FocusDPO: Dynamic Preference Optimization for Multi-Subject Personalized Image Generation via Adaptive Focus
This addresses the challenge of fine-grained independent control over multiple subjects in personalized image generation, representing an incremental improvement over existing pre-trained models.
The paper tackles the problem of multi-subject personalized image generation, where existing methods struggle with preserving subject fidelity and preventing attribute leakage between subjects. The proposed FocusDPO framework achieves state-of-the-art results on both single-subject and multi-subject benchmarks by adaptively identifying focus regions and implementing a weighted strategy during training.

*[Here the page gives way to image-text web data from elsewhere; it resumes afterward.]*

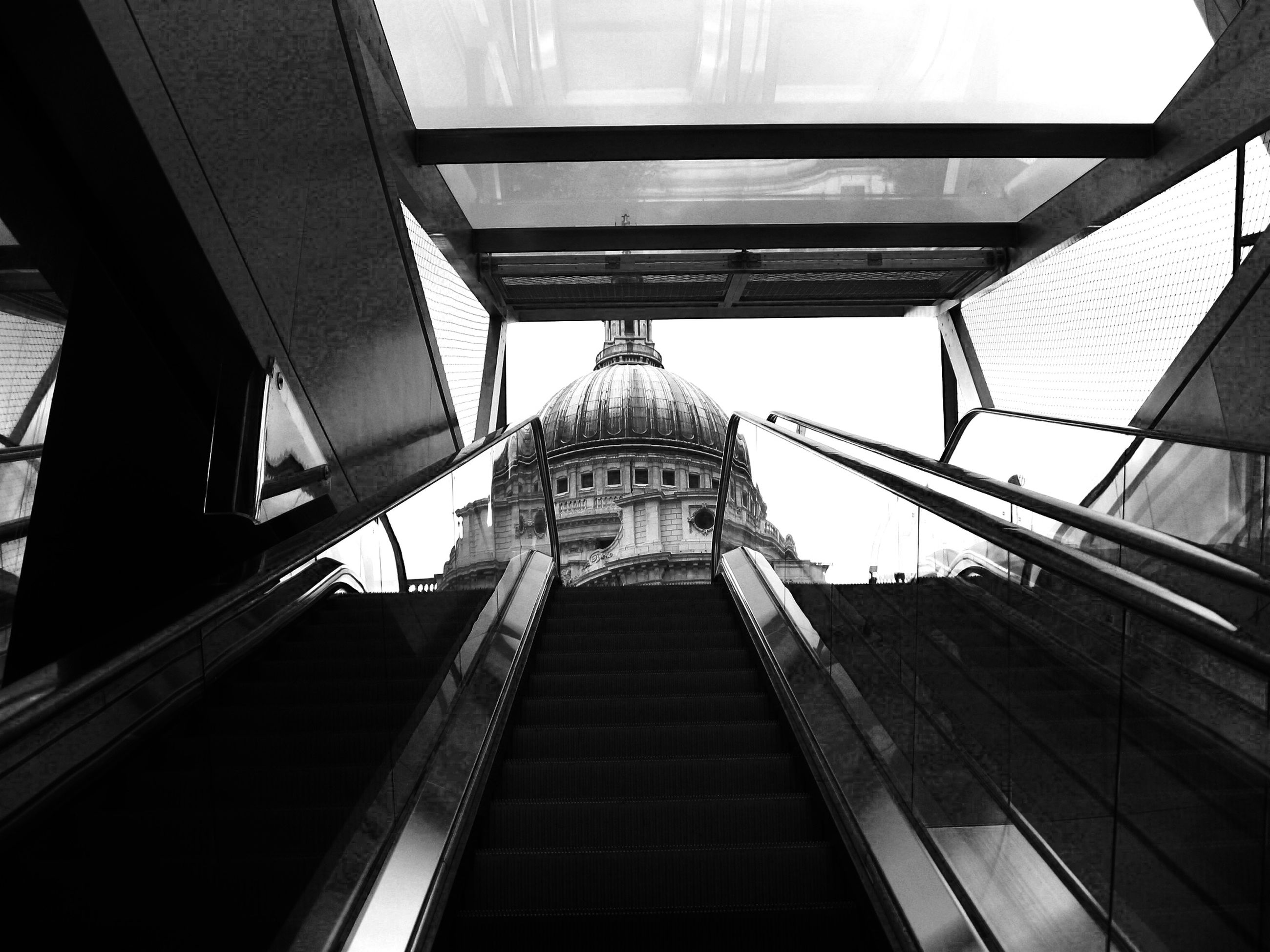 architecture, built structure, low angle view, building exterior, indoors, building, directly below, ceiling, railing, modern, staircase, steps, diminishing perspective, steps and staircases, glass - material, window, architectural feature, day, no people, sky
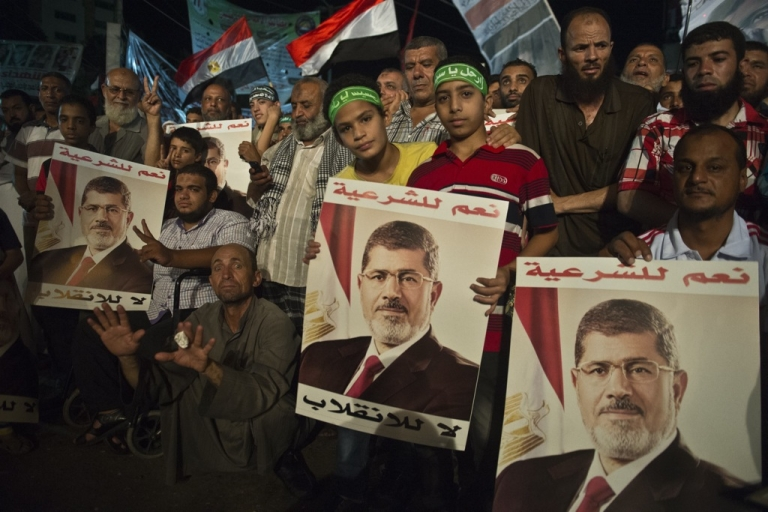 <p>Supporters of Egypt's deposed president Mohamed Morsi gather during a sit-in outside Rabaa al-Adawiya mosque in Cairo on August 1, 2013.</p>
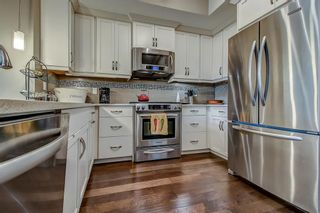 Photo 7: 101 830 2 Avenue NW in Calgary: Sunnyside Row/Townhouse for sale : MLS®# A1150753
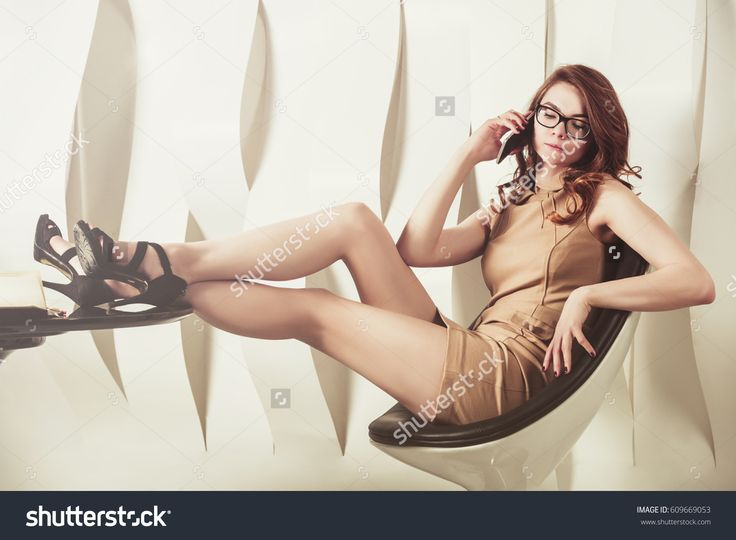 A beautiful businesswoman talking on phone while her legs on a table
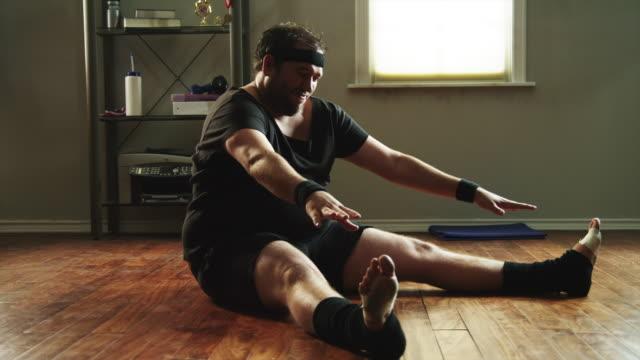 ws overweight man exercising / orem,utah,usa - orem stock-videos und b-roll-filmmaterial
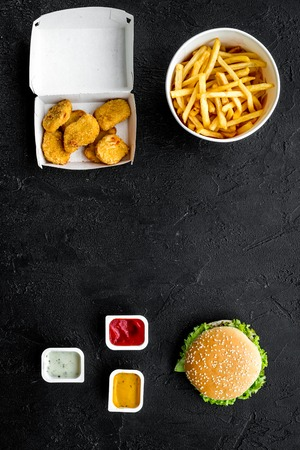 Most popular fast food meal. Chiken nuggets, burgers and french fries on black background top view copy space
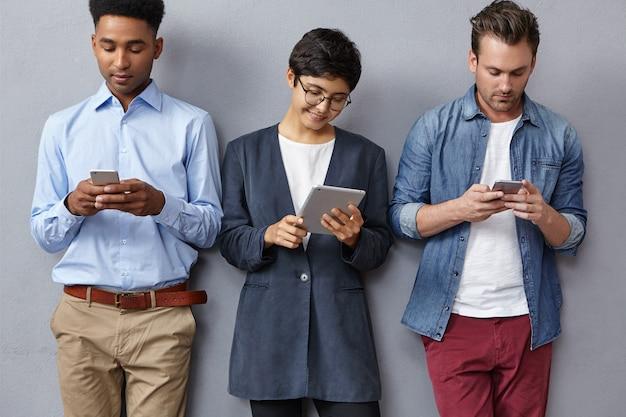 Concentrati giovani alla moda di diverse nazioni, leggono attentamente le informazioni su tablet e smartphone
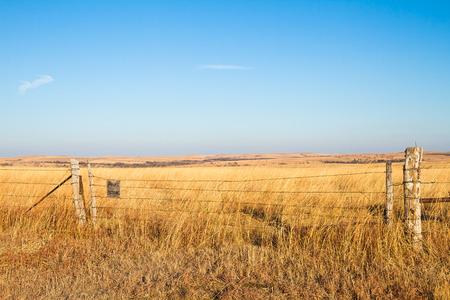 カンザス州の燧石の丘の草原の鉄線フェンス サインオン プレーリー祝福。 大草原は、農家と牧場主中西部の真の祝福です。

Multi-subject personalized image generation aims to synthesize customized images containing multiple specified subjects without requiring test-time optimization. However, achieving fine-grained independent control over multiple subjects remains challenging due to difficulties in preserving subject fidelity and preventing cross-subject attribute leakage. We present FocusDPO, a framework that adaptively identifies focus regions based on dynamic semantic correspondence and supervision image complexity. During training, our method progressively adjusts these focal areas across noise timesteps, implementing a weighted strategy that rewards information-rich patches while penalizing regions with low prediction confidence. The framework dynamically adjusts focus allocation during the DPO process according to the semantic complexity of reference images and establishes robust correspondence mappings between generated and reference subjects. Extensive experiments demonstrate that our method substantially enhances the performance of existing pre-trained personalized generation models, achieving state-of-the-art results on both single-subject and multi-subject personalized image synthesis benchmarks. Our method effectively mitigates attribute leakage while preserving superior subject fidelity across diverse generation scenarios, advancing the frontier of controllable multi-subject image synthesis.